Type \(\frac{0}{0}\) as \(x \rightarrow \infty\): Assume that neither \(g\) nor \(g'\) vanishes for \(x\) sufficiently large. Then fix some large \(x \in {\mathbb R}\) and some \(y > x\) and use the Generalized Mean Value Theorem to prove that
\[ \frac{f(y) - f(x)}{g(y)-g(x)} = \frac{f'(c)}{g'(c)}\]
for some \(c\) between \(x\) and \(y\). The left-hand side can be made as close as desired to the ratio \(\frac{f(x)}{g(x)}\) by taking \(y\) sufficiently large because \(f(y),g(y) \rightarrow \infty\) as \(y \rightarrow \infty\). Thus \(f(x)/g(x)\) differs by at most \(\epsilon/2\) from \(f'(c)/g'(c)\) for some \(c > x\); this is enough to modify the argument above for this case.
Type \(\frac{\infty}{\infty}\) as \(x \rightarrow a\): Here the trick is to argue based on the idea that subtracting off some finite amount from numerator and denominator is harmless. This idea alone is not quite enough, because we also need to guarantee that the point \(c\) at which \(f'(c)/g'(c)\) is evaluated can be forced to be as close as desired to \(a\). Assume that neither \(g\) nor \(g'\) vanishes for \(x\) near \(a\). For any distinct points \(x,y\) near to but not equal to \(a\),
\[ \frac{f(y) - f(x)}{g(y)-g(x)} = \frac{f'(c)}{g'(c)}\]
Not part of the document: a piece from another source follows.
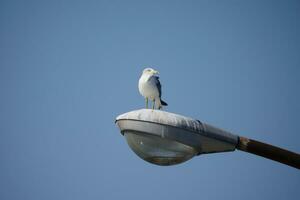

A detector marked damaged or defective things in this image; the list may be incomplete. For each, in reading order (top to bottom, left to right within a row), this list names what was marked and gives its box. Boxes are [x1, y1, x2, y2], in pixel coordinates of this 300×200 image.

rust on pole [237, 136, 300, 169]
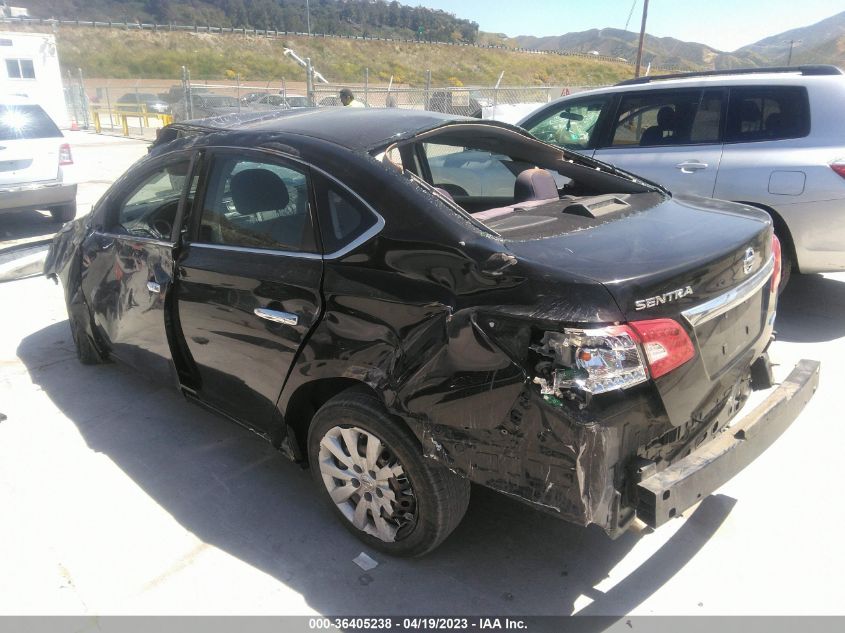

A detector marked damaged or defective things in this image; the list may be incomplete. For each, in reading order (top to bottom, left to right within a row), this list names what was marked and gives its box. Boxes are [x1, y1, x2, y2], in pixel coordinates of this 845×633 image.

for some \(c\) between \(x\) and \(y\). If \(|f(y)|\) and \(|g(y)|\) are both larger than, for example, \(R \max \{|f(x)|,|g(x)|,1\}\), then
\[ \frac{f(y) - f(x)}{g(y)-g(x)}\]
differs from \(\frac{f(y)}{g(y)}\) by a factor somewhere between \(\frac{R-1}{R+1}\) and \(\frac{R+1}{R-1}\), so
\[ \frac{R-1}{R+1} \frac{f'(c)}{g'(c)} \leq \frac{f(y)}{g(y)} \leq \frac{R+1}{R-1} \frac{f'(c)}{g'(c)}. \]
One way to proceed is to choose \(\epsilon > 0\), let \(\delta\) be such that \(|f'(c)/g'(c) - L| < \epsilon/2\) when \(0 < |c-a| < \delta\); then fix \(x\) with \(0 < |x-a| < \delta\) and some \(R\) so large that
\[ \frac{R+1}{R-1} \left(L + \frac{\epsilon}{2} \right) < L + \epsilon\]
and
\[ L - \epsilon < \frac{R-1}{R+1} \left(L - \frac{\epsilon}{2} \right)\]
(which has to exist because the limits as \(R \rightarrow \infty\) are simply \(L + \frac{\epsilon}{2}\) and \(L - \frac{\epsilon}{2}\), respectively). Now Consider any \(y\) sufficiently close to \(a\) so that
\[{}|f(y)|,|g(y)| {}\]
\[{}\geq R \max \{|f(x)|,|g(x)|,1\},{}\]
it will follow that
\[{}L - \epsilon{}\]
\[{}< \frac{R-1}{R+1} \frac{f'(c)}{g'(c)}{}\]
\[{}\leq \frac{f(y)}{g(y)}{}\]
\[{}\leq \frac{R+1}{R-1} \frac{f'(c)}{g'(c)}{}\]
\[{}< L + \epsilon.{}\]
Type \(\frac{\infty}{\infty}\) as \(x \rightarrow \infty\): Can be handled by essentially the same argument as above, but taking \(x\) and \(y\) to be sufficiently large instead of sufficiently close to \(a\).